In realtà sapevamo entrambi che tutto quello non sarebbe durato per sempre. Non ne avevamo mai discusso prima, e non ne parlammo neanche nei quattro giorni successivi. In cuor mio ero convinta che, facendolo, avremmo finito per concretizzare una situazione che volevamo vedere ancora lontana, infinita, distante.
Solo una volta mi era capitato di avvicinarmi troppo a quella realtà: dovevamo incontrare gli altri per andare tutti insieme al cinema – un film decente, stavolta, aveva assicurato Luca, e io del suo giudizio mi fidavo ciecamente – però noi ci eravamo visti prima, perché lui voleva sapere come si era svolto il mio incontro con l’editore.
Era stato in quel momento che il suo telefono aveva squillato. Quando il suo sguardo si era soffermato sul nome apparso sul display, uno strano guizzo aveva attraversato i suoi occhi verdi, ma era stato troppo veloce per riconoscervi alcunché.
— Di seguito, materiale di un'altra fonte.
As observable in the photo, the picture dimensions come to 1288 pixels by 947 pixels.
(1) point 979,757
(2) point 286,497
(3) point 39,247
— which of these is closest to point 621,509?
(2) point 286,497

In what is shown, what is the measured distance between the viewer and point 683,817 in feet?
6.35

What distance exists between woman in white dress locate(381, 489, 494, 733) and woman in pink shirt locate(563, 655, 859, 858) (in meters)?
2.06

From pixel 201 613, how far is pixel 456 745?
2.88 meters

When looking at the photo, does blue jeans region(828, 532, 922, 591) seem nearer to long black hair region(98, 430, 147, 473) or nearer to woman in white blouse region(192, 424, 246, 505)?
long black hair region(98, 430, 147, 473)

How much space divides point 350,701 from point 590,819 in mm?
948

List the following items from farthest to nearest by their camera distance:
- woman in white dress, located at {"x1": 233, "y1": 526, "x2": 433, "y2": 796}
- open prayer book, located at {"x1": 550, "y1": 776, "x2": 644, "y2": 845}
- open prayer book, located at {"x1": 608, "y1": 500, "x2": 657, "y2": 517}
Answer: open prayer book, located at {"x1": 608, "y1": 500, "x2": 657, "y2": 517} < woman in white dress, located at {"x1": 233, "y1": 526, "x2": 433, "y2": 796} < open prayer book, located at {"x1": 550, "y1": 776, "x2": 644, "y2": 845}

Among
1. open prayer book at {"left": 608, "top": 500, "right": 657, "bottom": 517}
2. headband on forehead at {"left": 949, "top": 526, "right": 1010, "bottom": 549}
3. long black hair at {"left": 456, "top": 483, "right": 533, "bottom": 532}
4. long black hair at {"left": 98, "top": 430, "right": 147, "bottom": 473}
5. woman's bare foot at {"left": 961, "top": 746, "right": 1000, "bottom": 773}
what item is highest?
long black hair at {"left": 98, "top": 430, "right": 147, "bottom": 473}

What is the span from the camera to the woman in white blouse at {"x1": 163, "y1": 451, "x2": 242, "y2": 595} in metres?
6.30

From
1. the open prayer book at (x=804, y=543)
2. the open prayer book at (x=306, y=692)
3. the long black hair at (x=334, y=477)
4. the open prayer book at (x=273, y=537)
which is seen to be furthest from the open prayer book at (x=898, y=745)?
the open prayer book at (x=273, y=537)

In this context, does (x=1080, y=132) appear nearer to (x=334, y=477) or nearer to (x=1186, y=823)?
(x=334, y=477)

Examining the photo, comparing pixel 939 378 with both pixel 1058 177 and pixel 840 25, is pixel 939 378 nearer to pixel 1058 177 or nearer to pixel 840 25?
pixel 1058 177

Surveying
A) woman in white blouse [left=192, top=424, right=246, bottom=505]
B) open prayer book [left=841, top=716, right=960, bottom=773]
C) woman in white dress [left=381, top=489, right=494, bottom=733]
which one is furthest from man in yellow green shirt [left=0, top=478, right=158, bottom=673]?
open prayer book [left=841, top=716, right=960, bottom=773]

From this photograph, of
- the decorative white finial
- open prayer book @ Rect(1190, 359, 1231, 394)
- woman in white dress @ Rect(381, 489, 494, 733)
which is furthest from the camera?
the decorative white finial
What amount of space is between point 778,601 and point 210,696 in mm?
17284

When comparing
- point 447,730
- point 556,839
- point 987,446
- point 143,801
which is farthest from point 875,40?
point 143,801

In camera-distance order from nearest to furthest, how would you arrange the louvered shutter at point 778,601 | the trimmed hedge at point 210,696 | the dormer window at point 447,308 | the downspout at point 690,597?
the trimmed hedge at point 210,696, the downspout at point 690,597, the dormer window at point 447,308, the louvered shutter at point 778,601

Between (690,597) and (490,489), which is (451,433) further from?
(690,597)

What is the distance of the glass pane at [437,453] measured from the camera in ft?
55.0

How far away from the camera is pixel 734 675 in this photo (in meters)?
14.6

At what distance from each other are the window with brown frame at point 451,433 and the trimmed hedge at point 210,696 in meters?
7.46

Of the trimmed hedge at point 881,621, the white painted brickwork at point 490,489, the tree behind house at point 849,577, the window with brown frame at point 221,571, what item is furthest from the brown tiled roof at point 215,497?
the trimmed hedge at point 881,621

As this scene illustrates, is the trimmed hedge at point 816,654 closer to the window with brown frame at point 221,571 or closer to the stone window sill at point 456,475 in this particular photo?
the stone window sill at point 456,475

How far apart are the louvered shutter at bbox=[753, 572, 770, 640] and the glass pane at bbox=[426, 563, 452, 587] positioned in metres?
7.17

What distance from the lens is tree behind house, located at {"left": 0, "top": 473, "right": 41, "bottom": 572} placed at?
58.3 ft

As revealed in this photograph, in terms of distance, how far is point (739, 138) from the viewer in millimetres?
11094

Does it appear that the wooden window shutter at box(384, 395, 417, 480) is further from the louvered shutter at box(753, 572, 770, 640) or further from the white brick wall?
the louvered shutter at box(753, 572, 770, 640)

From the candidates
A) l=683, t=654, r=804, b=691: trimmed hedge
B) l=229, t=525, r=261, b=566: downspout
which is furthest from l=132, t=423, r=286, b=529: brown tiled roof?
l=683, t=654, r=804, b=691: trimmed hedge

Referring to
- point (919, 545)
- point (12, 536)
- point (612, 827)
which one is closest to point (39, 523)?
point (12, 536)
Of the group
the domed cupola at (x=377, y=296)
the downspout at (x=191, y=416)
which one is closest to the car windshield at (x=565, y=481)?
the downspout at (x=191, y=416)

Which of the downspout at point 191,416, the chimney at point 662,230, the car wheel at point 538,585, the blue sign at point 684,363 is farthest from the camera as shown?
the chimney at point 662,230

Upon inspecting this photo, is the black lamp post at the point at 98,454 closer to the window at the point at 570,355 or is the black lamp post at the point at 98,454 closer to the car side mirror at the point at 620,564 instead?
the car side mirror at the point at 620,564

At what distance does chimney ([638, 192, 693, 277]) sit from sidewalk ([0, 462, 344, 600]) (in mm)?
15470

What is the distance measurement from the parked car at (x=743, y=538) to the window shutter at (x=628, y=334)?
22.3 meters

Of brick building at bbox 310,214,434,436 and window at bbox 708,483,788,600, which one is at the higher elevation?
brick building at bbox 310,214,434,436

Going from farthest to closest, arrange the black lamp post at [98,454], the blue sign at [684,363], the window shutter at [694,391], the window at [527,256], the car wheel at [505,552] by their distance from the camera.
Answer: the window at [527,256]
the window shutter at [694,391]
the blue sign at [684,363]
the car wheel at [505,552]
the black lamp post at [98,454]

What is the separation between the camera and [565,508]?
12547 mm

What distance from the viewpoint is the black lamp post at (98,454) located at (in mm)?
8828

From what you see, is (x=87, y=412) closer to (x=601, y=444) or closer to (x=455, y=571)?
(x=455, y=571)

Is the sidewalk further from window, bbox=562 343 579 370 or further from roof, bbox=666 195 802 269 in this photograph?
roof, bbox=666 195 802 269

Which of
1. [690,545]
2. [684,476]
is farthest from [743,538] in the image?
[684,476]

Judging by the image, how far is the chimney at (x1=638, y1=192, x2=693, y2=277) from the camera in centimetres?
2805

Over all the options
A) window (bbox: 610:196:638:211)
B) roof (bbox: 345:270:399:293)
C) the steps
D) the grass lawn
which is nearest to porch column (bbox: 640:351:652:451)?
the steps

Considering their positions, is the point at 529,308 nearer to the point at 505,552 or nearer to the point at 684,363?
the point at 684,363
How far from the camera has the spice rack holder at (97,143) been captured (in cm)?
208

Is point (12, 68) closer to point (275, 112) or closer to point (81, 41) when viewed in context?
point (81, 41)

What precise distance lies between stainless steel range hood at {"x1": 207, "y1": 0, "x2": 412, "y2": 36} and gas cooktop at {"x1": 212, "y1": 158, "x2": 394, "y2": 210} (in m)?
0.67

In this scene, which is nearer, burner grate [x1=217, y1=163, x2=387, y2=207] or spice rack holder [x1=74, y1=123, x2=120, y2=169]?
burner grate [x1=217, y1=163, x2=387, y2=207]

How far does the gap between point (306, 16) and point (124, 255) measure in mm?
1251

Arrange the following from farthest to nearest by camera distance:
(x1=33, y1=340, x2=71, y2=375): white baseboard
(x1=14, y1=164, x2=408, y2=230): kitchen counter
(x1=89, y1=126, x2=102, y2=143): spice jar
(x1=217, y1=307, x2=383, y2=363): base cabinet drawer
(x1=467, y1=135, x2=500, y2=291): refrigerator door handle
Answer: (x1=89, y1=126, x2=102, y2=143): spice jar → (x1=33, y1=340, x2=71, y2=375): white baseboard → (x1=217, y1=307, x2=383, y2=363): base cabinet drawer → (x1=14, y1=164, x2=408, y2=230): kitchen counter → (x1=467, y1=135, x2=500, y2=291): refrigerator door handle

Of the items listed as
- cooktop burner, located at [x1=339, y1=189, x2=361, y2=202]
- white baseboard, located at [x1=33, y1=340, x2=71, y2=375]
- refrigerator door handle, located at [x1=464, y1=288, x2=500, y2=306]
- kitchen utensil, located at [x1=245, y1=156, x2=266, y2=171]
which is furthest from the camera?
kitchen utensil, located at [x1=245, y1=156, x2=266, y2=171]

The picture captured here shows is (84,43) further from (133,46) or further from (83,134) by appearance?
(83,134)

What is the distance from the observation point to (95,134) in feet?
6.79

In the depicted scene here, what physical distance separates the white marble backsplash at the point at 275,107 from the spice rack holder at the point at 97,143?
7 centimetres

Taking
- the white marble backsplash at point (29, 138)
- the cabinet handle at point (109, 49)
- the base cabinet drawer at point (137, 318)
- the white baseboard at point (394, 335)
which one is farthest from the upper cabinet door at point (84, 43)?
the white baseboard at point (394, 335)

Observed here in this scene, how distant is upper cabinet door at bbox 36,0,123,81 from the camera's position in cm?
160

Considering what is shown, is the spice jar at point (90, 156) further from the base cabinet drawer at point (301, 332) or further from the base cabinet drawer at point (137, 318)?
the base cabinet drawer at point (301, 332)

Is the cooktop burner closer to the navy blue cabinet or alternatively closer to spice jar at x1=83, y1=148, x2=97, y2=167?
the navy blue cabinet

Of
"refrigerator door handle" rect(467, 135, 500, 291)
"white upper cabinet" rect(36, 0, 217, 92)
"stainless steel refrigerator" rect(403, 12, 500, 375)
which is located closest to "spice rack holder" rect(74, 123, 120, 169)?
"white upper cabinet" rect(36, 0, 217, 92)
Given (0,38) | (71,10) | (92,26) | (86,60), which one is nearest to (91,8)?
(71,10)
Mi ero allontanata un po’, per rispettare la sua privacy: non che se avessi ascoltato, ci avrei capito qualcosa, visto che parlavano troppo velocemente per le mie capacità linguistiche; però, ad un certo punto, forse perché spazientito, aveva alzato il timbro della voce e “Non ti preoccupare, tornerò presto!” mi era parso di sentire. Decisi che avevo capito male e, per questo, quando chiuse la chiamata non gli chiesi niente, né lui mi diede spiegazioni.
Quella sera facemmo l’amore in modo diverso; lo capii da come mi baciava e mi stringeva che qualcosa sarebbe successo di lì a poco: il suo era quasi un bisogno disperato, come se sapesse già che quella era l’ultima volta che potevamo stare insieme, e voleva viverla il più possibile.
“Dunque è arrivato il momento?” gli chiesi mentre eravamo ancora abbracciati, in silenzio; avevo intuito subito che c’era qualcosa che desiderava dirmi, anche se non riusciva a trovare il coraggio di farlo.
“L’avevi capito, vero?”
“Sì.”
Istintivamente, mi strinsi di più a lui: “Quando?”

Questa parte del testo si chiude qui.